Nebraska Is Running on Legacy Code and It’s Costing Rural Communities
- Mar 11
- 2 min read
By Jon Capps, Candidate for Nebraska Legislature – District 38
Nebraska doesn’t suffer from a lack of good intentions. What we suffer from is outdated systems.
After more than 30 years working as a Chief Technology Officer, I’ve learned something important: most organizations don’t fail because people don’t care — they fail because the systems they rely on no longer work the way they were intended.
That’s where Nebraska finds itself today.
Our tax structure is outdated. Our regulatory code has grown bloated and inefficient. And our approach to economic development often focuses on special deals instead of broad opportunity. The result is a system that quietly raises costs, discourages investment, and puts more pressure on property owners — especially in rural communities.
In technology, we call this legacy code. It still runs, but it’s slow, expensive to maintain, and increasingly fragile.
Property taxes are a perfect example. They aren’t high because local leaders are reckless. They’re high because the system gives local governments few alternatives. When the state relies too heavily on property taxes and restricts growth elsewhere, landowners become the pressure valve.
The same is true with regulation. Nebraska families and small businesses pay an estimated hundreds of millions of dollars each year just to comply with rules — many of which no longer serve a clear purpose. That cost doesn’t show up on a receipt, but it shows up in higher prices, fewer jobs, and fewer opportunities.
Fixing this doesn’t require radical change. It requires modernization.
In my career, refactoring a system never meant tearing everything down. It meant identifying what works, eliminating what doesn’t, and building something stronger in its place. Government should operate the same way.

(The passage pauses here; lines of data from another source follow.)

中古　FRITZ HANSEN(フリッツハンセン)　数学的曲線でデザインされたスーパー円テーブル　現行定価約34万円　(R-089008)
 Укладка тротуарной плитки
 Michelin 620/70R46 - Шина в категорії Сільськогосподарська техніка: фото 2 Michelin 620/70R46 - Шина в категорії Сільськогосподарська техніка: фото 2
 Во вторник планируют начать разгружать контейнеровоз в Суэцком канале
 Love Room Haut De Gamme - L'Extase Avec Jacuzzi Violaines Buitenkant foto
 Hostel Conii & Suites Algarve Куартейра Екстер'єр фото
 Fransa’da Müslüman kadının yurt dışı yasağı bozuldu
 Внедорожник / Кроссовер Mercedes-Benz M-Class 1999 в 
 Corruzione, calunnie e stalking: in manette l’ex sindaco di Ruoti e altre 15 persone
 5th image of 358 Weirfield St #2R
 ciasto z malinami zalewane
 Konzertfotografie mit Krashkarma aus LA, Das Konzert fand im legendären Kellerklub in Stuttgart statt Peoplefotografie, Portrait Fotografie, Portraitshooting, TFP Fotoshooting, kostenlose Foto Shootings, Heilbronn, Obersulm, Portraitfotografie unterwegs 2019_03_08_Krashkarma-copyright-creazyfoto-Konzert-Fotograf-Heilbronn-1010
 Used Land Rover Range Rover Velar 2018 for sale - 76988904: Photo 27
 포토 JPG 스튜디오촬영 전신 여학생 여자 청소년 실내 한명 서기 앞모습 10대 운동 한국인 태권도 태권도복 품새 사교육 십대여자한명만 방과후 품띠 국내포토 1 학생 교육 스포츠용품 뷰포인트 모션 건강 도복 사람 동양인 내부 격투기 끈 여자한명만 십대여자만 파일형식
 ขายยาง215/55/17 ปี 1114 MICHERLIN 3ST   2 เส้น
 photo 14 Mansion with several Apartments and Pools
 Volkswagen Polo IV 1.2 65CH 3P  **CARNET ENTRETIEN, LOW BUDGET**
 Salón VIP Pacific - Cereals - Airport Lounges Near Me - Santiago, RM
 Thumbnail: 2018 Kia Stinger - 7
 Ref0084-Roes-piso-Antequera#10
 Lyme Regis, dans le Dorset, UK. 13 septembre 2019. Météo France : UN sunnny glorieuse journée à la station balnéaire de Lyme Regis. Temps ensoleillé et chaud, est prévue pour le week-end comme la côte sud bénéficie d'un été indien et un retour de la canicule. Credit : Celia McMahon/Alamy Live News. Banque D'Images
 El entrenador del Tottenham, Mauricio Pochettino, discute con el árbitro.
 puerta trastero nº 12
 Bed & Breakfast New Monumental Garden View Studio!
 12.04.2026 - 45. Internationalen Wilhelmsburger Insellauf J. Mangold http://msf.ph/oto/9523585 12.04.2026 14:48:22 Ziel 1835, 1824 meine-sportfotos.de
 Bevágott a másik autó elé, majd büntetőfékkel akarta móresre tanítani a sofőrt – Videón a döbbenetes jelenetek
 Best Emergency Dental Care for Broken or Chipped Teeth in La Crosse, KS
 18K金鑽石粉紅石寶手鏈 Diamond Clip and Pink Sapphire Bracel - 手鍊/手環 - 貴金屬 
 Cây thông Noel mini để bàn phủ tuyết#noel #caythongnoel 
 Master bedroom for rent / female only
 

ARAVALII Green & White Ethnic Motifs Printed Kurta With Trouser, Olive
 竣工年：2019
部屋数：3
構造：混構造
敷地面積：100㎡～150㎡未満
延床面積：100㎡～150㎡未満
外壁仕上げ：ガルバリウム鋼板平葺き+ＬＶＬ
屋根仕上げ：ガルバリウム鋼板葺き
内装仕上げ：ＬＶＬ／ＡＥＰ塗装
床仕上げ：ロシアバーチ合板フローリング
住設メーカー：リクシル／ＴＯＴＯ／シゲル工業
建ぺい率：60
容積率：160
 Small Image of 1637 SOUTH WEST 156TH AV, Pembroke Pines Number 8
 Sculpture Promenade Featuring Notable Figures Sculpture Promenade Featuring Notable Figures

We can flatten and modernize the tax code so growth pays the bills — not property owners alone. We can sunset outdated regulations so red tape doesn’t pile up forever. We can focus on economic growth instead of picking winners and losers. And we can demand accountability so taxpayers know what they’re getting for their money.
Rural Nebraska doesn’t need slogans or gimmicks. It needs systems that work.
That’s why I’m running — not to make noise, but to help Nebraska do what it’s always done best: solve problems, work hard, and build something better for the next generation.